Only what runs from the line with "Eastern Black Swallowtail" to the final line of the records below should be given again, word for word.

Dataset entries
++++++++

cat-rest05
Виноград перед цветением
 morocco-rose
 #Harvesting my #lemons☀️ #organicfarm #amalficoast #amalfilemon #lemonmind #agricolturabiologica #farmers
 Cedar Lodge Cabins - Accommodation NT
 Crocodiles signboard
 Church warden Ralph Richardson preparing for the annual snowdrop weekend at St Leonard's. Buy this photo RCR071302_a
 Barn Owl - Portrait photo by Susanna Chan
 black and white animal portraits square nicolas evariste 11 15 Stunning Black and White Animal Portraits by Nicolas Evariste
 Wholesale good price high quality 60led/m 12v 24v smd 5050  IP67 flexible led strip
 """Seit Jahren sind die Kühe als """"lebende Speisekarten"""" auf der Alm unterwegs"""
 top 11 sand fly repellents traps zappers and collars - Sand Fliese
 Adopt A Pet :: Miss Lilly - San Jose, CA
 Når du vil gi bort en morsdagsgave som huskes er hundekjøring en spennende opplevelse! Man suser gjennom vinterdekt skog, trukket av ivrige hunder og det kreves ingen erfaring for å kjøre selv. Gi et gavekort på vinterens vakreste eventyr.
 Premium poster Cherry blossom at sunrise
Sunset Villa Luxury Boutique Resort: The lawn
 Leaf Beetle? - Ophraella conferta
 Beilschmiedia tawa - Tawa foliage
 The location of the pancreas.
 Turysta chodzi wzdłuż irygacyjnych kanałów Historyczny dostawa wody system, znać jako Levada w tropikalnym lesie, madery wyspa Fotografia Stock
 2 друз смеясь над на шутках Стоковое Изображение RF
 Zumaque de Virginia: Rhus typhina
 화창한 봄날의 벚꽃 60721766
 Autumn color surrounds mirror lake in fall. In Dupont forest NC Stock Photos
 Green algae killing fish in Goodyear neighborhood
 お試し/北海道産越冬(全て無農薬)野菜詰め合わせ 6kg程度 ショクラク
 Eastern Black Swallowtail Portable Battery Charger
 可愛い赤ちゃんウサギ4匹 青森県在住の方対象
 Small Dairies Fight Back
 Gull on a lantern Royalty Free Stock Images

++++++++

## [Task answer]
 Eastern Black Swallowtail Portable Battery Charger
 可愛い赤ちゃんウサギ4匹 青森県在住の方対象
 Small Dairies Fight Back
 Gull on a lantern Royalty Free Stock Images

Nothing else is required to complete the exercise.